At Least 30 People Believed To Have Shown Up At Once

Martha's Café, in the process of being absolutely hammered with orders.
Martha's Café, in the process of being absolutely hammered with orders.

FAYETTEVILLE, AR—According to waitstaff sources at Martha's Café on Garland Avenue, the restaurant is getting absolutely slammed right now, a turn of events that occurred without any warning or logic, and reportedly shows no signs of letting up.

"This is insane," said waitress Clarissa Oakman, 24, as she filled an empty tray with water glasses. "Seriously, Tuesdays are never like this, ever. This is insane."

Added Oakman, "I just looked over at Kim [Hassett], and she gave me this look, like, 'What the fuck?'"

Staff members confirmed that around 8:45 p.m., they watched in increasing alarm as three parties of four and a party of six entered the eatery in rapid succession, followed by five more customers at 8:47 and another party of four at 8:52. Since that time, sources claimed, three more customers have also sat down to eat, a development that has left employees in a frantic state and with few options for dealing with this shit.

Assistant manager Ben Frosher told reporters that the staff was entirely unprepared for such a sudden and large crowd of customers, noting that they now regret allowing line cook Nate Bloomberg to go home early.

"Man, we could really use [Nate] right now," said Frosher, who was in the office doing paperwork when the unexpected rush began. "And then Pete called in sick again.

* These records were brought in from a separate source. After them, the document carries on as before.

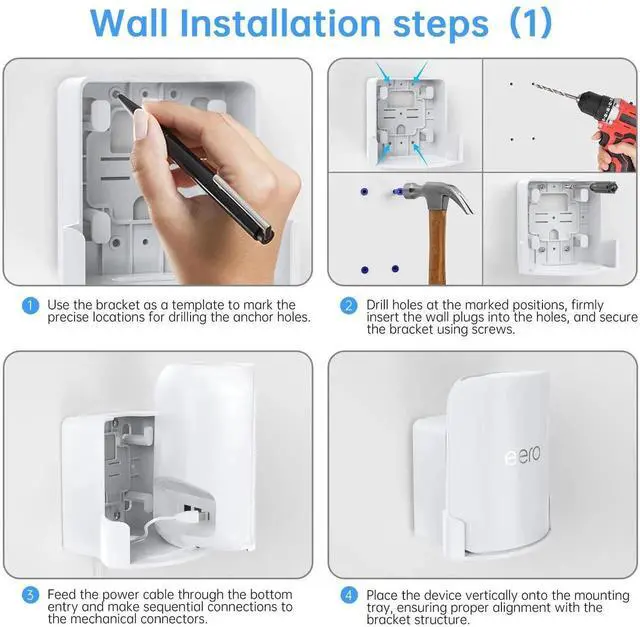 Wall Installation steps (1)

1 Use the bracket as a template to mark the precise locations for drilling the anchor holes.

2 Drill holes at the marked positions, firmly insert the wall plugs into the holes, and secure the bracket using screws.

eero

3 Feed the power cable through the bottom entry and make sequential connections to the mechanical connectors.

4 Place the device vertically onto the mounting tray, ensuring proper alignment with the bracket structure.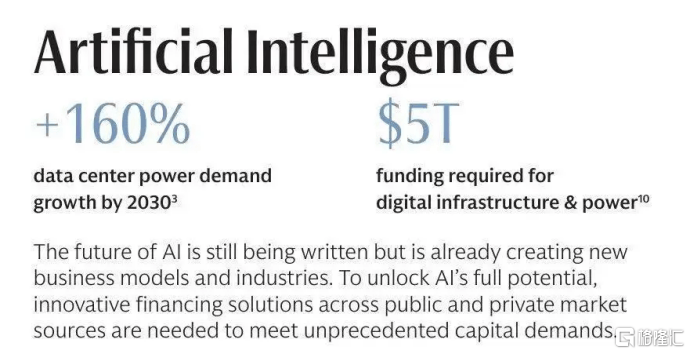 Artificial Intelligence

+160%

data center power demand growth by 2030$^{3}$

$5T

funding required for digital infrastructure & power$^{10}$

The future of AI is still being written but is already creating new business models and industries. To unlock AI's full potential, innovative financing solutions across public and private market sources are needed to meet unprecedented capital demands.

格隆汇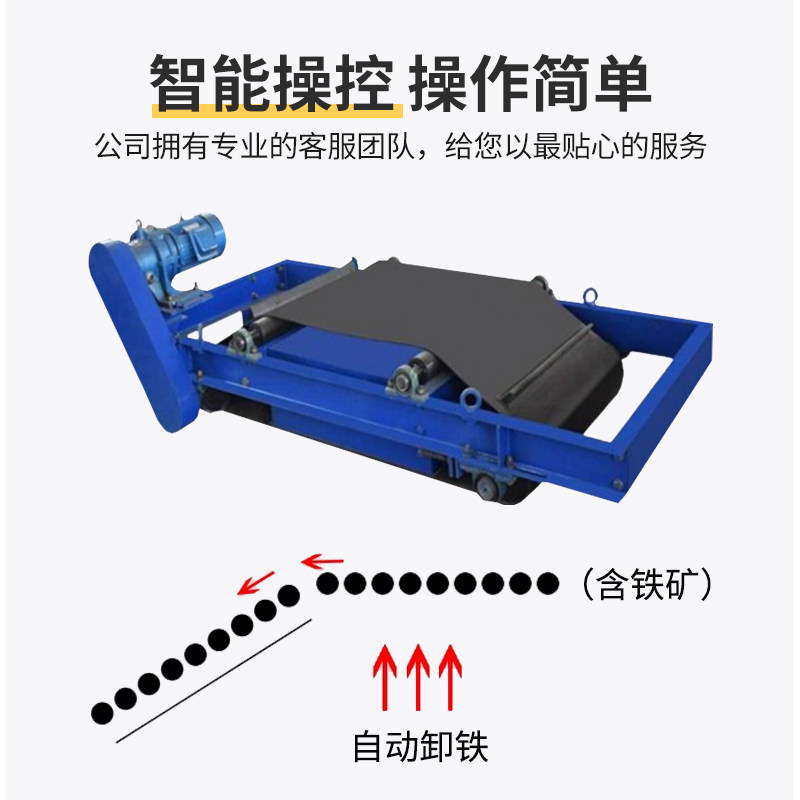 智能操控 操作简单
公司拥有专业的客服团队，给您以最贴心的服务

（含铁矿）

自动卸铁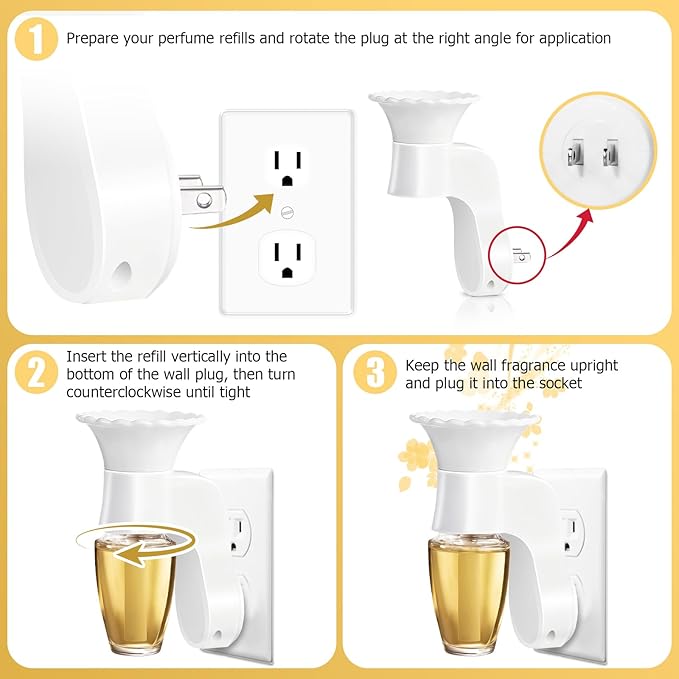 1 Prepare your perfume refills and rotate the plug at the right angle for application

2 Insert the refill vertically into the bottom of the wall plug, then turn counterclockwise until tight

3 Keep the wall fragrance upright and plug it into the socket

Of course."

Any hope of maintaining a "normal" evening shift was now out of the question, Frosher said, and although hostess Laurie Gilbert was supposed to clock out in 10 minutes, that was "definitely not happening."

"If [manager] Ron [Bergmot] wants to get on my case about the extra hours, fine," Frosher said. "He's not here. He's not seeing what we have to deal with."

Kitchen sources claimed that line cook Jim Zwieck has been hit the hardest by the out-of-nowhere crowd of hungry customers. Zwieck is said to be alone in the kitchen with as many as five backed-up orders, and has reportedly not taken a cigarette break since 15 minutes before the first batch of dinner-rush tickets started to come in.

"Jim's in the weeds right now," Frosher said. "I wish I could help him, but I've got to go to the basement to get ice, change out the tanks for the soda machine, and then try to do some of these dishes, or else we're going to run out of clean bowls."

Frosher also admitted to being a little afraid of Zwieck.

Multiple theories for the unexpected slamming have been brought forward, including the end of some kind of sporting event, a big public rally or gathering happening nearby, sheer happenstance, and the fact that it's a nice night.

According to Frosher, Martha's Café employees will likely only be able to do the bare minimum of their usual next-day prep duties, or else be stuck in the restaurant for up to two hours after closing.

"If I have to, I'll just write a note saying things got crazy," said Frosher, ignoring the phone that has been ringing off and on for the past five minutes. "They can't expect us to do all this extra work after closing. That's ridiculous."

As of press time, Martha's Café has run out of the chipotle-barley soup and the vegetarian chili, the self-bussing station has dirty dishes and glasses piled up to dangerously high levels, and an eight top has just walked in through the door.